### REQUIRED ACTION
Report, word for word, every line of the material that contains "quindi".

### SOURCE DATA

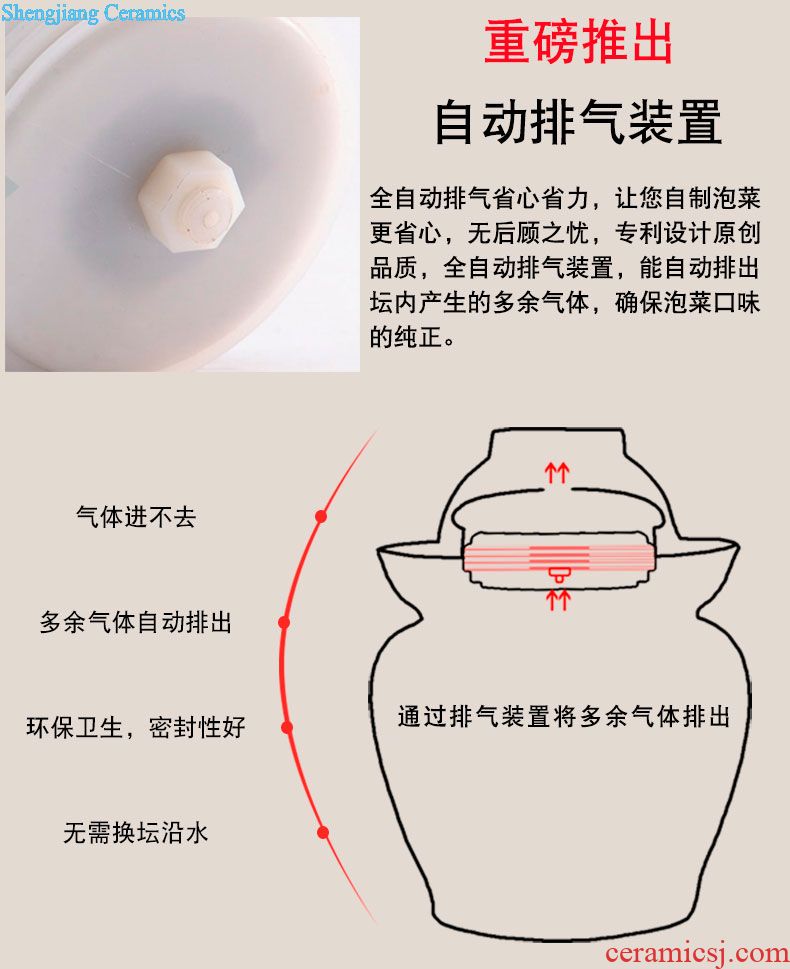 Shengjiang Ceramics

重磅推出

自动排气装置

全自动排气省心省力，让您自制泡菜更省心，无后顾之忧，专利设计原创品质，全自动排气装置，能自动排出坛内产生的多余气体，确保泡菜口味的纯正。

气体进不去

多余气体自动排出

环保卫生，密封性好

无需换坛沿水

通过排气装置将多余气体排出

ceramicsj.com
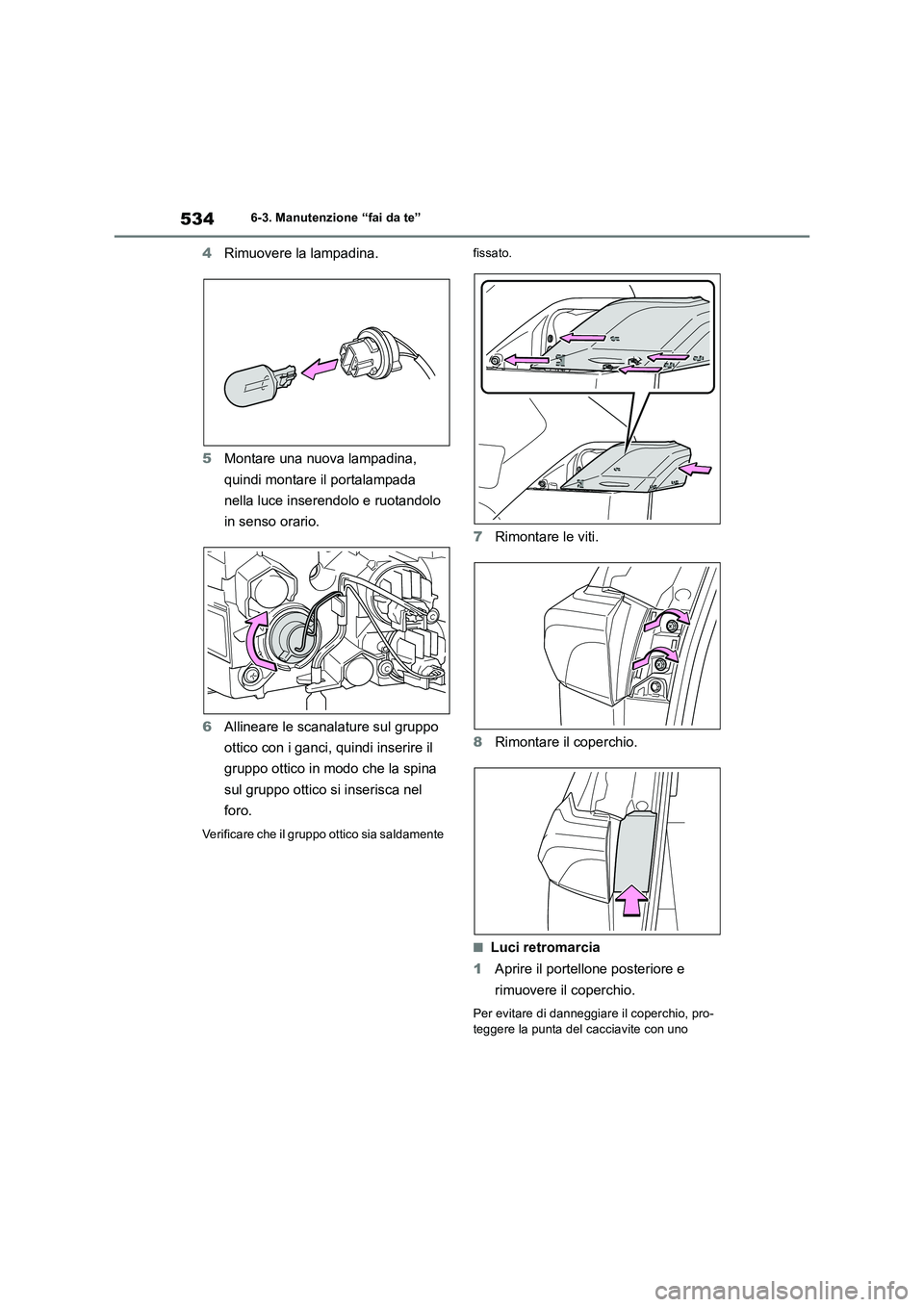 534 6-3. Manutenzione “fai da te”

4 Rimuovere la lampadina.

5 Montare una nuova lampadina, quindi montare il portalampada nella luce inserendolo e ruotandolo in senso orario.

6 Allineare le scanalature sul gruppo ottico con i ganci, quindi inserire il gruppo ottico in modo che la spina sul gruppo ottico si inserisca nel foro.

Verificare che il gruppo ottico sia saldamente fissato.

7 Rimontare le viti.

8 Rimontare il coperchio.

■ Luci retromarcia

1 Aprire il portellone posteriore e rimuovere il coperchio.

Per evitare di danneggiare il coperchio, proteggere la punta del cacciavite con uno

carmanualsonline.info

### WRITTEN RESPONSE
5 Montare una nuova lampadina, quindi montare il portalampada nella luce inserendolo e ruotandolo in senso orario.
6 Allineare le scanalature sul gruppo ottico con i ganci, quindi inserire il gruppo ottico in modo che la spina sul gruppo ottico si inserisca nel foro.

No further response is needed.